Wake evolution of an oscillating foil with combined heaving and pitching motion is evaluated numerically for a range of phase offsets (
$\phi$), chord-based Strouhal numbers (
$St_c$) and Reynolds numbers (
$Re$). The increase in
$\phi$ from
$90^\circ$ to
$180^\circ$ at a given
$St_c$ and
$Re$ coincides with a transition of pitch- to heave-dominated kinematics that further reveals novel transitions in wake topology characterized by bifurcated vortex streets. At
$Re= 1000$, each of the dual streets constitutes a dipole-like paired configuration of counter-rotating coherent structures that resemble qualitatively the formation of
$2P$ mode.

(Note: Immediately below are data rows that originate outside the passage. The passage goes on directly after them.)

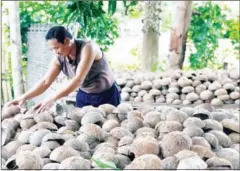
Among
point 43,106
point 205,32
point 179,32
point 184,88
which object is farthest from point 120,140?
point 205,32

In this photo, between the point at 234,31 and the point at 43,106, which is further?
the point at 234,31

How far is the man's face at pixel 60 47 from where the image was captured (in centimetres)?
169

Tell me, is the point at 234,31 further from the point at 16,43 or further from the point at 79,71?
the point at 79,71

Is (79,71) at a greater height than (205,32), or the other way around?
(205,32)

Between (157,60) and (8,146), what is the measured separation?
3.00m

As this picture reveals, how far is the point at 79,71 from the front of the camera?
1.72 m

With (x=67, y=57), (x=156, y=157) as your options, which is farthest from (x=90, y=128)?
(x=67, y=57)

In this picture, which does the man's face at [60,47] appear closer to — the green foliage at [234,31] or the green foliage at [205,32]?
the green foliage at [205,32]

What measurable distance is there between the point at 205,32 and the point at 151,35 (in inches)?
31.8

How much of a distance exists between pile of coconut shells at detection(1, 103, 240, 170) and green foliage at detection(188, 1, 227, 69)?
314 cm

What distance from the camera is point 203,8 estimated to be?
4.25 m

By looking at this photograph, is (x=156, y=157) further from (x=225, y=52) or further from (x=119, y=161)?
(x=225, y=52)

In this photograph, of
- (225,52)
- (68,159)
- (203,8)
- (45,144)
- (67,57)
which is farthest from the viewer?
(225,52)

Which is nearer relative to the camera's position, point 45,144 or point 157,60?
point 45,144
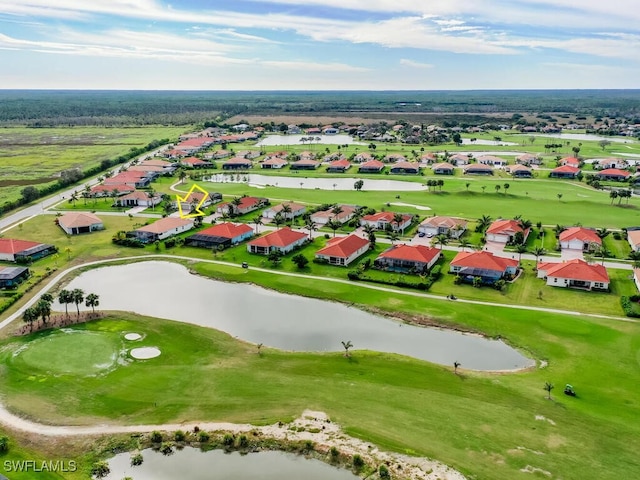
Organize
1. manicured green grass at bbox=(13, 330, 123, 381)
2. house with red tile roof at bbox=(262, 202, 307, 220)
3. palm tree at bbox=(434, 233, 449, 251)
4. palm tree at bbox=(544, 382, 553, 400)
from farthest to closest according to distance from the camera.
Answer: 1. house with red tile roof at bbox=(262, 202, 307, 220)
2. palm tree at bbox=(434, 233, 449, 251)
3. manicured green grass at bbox=(13, 330, 123, 381)
4. palm tree at bbox=(544, 382, 553, 400)

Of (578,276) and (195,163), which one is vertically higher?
(195,163)

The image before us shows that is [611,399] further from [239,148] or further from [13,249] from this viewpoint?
[239,148]

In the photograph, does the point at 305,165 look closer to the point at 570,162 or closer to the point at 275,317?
the point at 570,162

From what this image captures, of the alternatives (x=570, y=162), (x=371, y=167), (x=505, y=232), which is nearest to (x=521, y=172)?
(x=570, y=162)

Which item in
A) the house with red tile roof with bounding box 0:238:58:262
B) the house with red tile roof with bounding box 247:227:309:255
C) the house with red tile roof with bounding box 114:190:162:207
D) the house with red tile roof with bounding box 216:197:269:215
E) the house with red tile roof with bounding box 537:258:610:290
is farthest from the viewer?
the house with red tile roof with bounding box 114:190:162:207

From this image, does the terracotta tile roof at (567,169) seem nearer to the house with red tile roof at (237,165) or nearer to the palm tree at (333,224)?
the palm tree at (333,224)

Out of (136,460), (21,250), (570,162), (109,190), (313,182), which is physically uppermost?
(570,162)

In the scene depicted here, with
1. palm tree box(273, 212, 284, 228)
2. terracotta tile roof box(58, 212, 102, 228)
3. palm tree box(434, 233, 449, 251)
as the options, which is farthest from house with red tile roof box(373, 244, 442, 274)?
terracotta tile roof box(58, 212, 102, 228)

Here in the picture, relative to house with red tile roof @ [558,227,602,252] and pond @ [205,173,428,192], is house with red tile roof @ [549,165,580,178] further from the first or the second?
house with red tile roof @ [558,227,602,252]
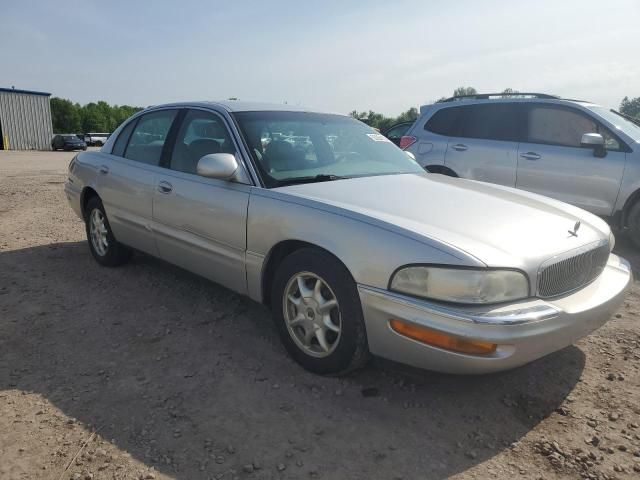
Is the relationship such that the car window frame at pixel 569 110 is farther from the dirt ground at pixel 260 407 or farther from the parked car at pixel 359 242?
the parked car at pixel 359 242

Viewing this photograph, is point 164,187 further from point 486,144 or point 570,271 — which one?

A new mathematical relation between the relative circulation of coherent dipole-like paired structures and kinematic parameters is proposed, including heave-based (
$St_h$), pitch-based (
$St_{\theta }$) and combined motion (
$St_A$) Strouhal numbers, as well as
$\phi$. This model can predict accurately the wake transition towards
$2P$ mode characterized by a bifurcation, at low
$Re= 1000$. At
$Re= 4000$, however, the relationship was inaccurate in predicting the wake transition. A shear splitting process is observed at
$Re= 4000$, which leads to the formation of reverse Bénard–von Kármán mode in conjunction with
$2P$ mode. Increasing
$\phi$ further depicts a consistent prolongation of the splitting process, which coincides with a unique transition in terms of absence and reappearance of bifurcated dipole-like pairs at
$\phi = 120^\circ$ and
$180^\circ$, respectively. Changes in the spatial arrangement of
$2P$ pairs observed consistently for oscillating foils with the combined motion constitute a novel wake transition that becomes more dominant at higher Reynolds numbers.